Читаем «Помещичья правда». Дворянство Левобережной Украины и крестьянский вопрос в конце XVIII—первой половине XIX века полностью

Второй образ сотворен украинскими историографами, начиная с А. М. Лазаревского, познакомившего публику еще с одним «прежним изыскателем малороссийской старины». Однако эти образы практически не пересекались, если не считать попутных замечаний со стороны историков агрономии о том, что Василий Яковлевич занимался не только лесоводством, но и историей. Устойчивость характеристик второго образа впервые поставил под сомнение О. И. Журба, который сделал вывод, что Ломиковский представлял тип скорее помещика-прогрессиста, чем исследователя украинской истории[1271].

Плодотворно завершить эту историографическую дискуссию, я убеждена, возможно лишь путем дальнейших фундаментальных исследований, чего вполне заслуживает наш герой.
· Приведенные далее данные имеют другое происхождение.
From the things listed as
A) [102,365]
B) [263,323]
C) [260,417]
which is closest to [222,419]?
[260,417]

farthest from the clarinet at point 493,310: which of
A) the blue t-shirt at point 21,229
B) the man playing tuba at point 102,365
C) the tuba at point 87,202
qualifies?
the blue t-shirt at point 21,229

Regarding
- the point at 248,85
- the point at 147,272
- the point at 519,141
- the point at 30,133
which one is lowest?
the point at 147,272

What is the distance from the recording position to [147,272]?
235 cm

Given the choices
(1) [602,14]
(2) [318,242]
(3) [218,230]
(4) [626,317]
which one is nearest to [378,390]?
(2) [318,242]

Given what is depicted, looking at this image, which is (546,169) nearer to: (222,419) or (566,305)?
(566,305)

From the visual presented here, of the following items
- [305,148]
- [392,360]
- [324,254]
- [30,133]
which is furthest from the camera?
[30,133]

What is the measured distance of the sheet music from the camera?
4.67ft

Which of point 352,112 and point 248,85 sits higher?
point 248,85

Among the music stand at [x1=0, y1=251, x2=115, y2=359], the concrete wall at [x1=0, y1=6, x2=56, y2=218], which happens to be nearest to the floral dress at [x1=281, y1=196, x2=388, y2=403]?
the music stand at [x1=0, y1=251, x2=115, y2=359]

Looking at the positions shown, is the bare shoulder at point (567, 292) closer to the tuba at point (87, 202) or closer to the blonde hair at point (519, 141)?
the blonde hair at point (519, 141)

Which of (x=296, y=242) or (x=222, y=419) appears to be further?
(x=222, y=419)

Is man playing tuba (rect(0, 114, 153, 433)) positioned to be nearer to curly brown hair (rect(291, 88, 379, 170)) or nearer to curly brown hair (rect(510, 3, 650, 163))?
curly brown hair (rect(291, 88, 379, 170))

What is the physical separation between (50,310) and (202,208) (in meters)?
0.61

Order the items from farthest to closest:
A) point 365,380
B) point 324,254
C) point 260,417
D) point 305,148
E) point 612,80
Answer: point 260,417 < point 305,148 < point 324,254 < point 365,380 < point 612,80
Предварительно же, для соединения различных образов, думаю, стоит обратиться к такому понятию, как «трудолюбие». Не случайно хутор, обустроенный им у дедовского села Шафоростовка, Ломиковский назвал «Парк Трудолюб»[1272]. И не случайно одна из его работ, удостоенная золотой медали ВЭО, имела своим девизом утверждение: «Труд есть естественный долг человека»[1273]. Примерно так же этот миргородский помещик завершил и свой главный, самый большой труд — словами: «Тратить жизнь в бесконечной праздности отнюдь не должно потому, что труд есть естественный долг человека и Божие повеление»[1274]. Активная натура Ломиковского нуждалась в постоянной работе. Причем ему недостаточно было только интеллектуальных занятий. Не мог он довольствоваться исключительно «собиранием исторического наследия» или литературно-переводческим творчеством — ему необходимо было курсировать между полем и кабинетом.
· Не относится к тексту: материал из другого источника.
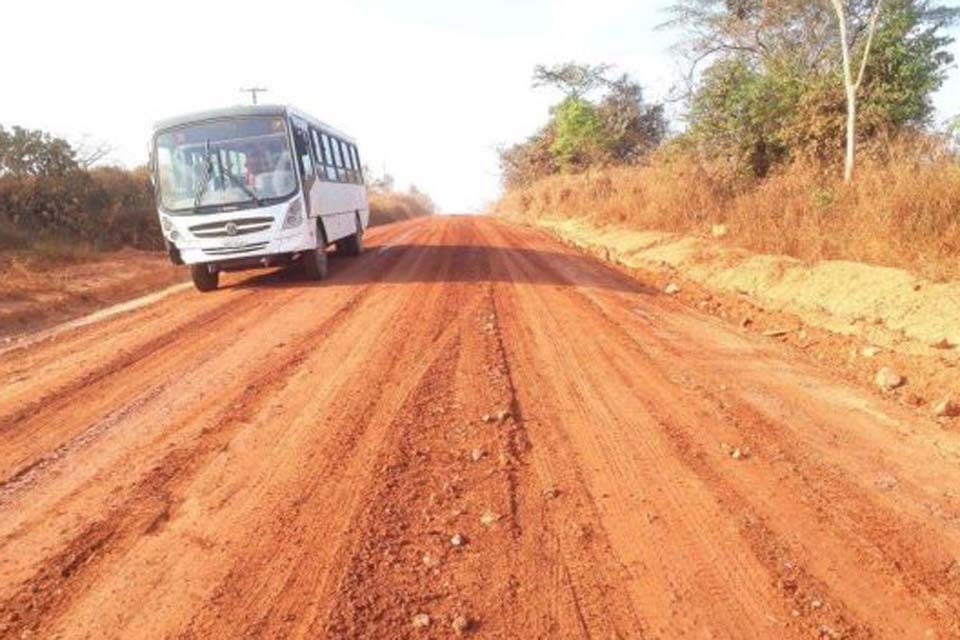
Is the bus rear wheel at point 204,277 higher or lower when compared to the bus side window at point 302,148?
lower

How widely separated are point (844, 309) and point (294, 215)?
25.6ft

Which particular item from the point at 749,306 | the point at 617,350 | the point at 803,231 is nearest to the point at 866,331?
the point at 749,306

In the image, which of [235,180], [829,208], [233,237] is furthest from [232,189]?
[829,208]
Зимой, когда замирала природа, Василий Яковлевич начинал болеть, его охватывали «меланхолия и уныние». Так, 14 декабря 1812 года в письме к своему приятелю, В. А. Гоголю-Яновскому, он жаловался:

…нега и расслабление наводят на меня тоску… мне необходимо нужно большое движение, свежий воздух и дальной проезд. Завтра погружусь в барду, а по окончании лекарств пущусь в дорогу. Теперь сижу один в малой хижине, безмолвие вокруг меня, захочу ли посмотреть на солнце? А нет его, небеса покрыты мраком; захочу ли насладиться свежим воздухом? Иль усладить взор свой? Пойду по скользкой тропинке или по топкому снегу и вижу оцепеневшую природу; взор мой притупляется внезапно; спешу обратно в хижину, и ветер свистит вослед мне. Начну читать — не читается, начну писать — не пишется, дремать — не дремлется. Сяду у камина, закурю трубку и предамся размышлениям, и хладныя стены с безмолвием взирают на меня. Наступит ночь, безсонница присядет в изголовье моем; сомкну очи, и сон не приближется ко мне. Лишь слышу вой псов иль скучный крик гусей. Пред разсветом засну! Внезапно пробужусь, ожидав с нетерпением разсвета; настает утро, и не видать благотворного солнца. Из сего заключить можете, что я окружен скукой[1275].

«Скука» — зимний недуг многих «реальных» помещиков, особенно женщин, дворянок, — требует отдельного разговора. Замечу: в то время лекарство от нее Ломиковский искал не только в работе — найти его он надеялся и в женитьбе, поскольку был убежден, что «худо вести холостую жизнь, худо, и безполезно, и несносно».

Активность Ломиковского на ниве агрономической пропаганды была хорошо известна современникам. Его хозяйственные успехи по-разному поражали соседей и поднимали его авторитет. А. С. Данилевский в письме к Н. В. Гоголю в 1842 году назвал Василия Яковлевича «оракулом этого класса господ»[1276] (речь шла о миргородском дворянстве). Но в данном случае важно, во-первых, отношение самого героя к своей помещичьей деятельности и, во-вторых, как это могло отражаться на его подданных, ведь, напомню замечания Ю. Ф. Самарина, «…всякая перемена к лучшему или худшему в системе помещичьего хозяйства должна, естественно, отзываться более или менее крутым переломом не только в хозяйстве, но и в целом быту поселян»[1277].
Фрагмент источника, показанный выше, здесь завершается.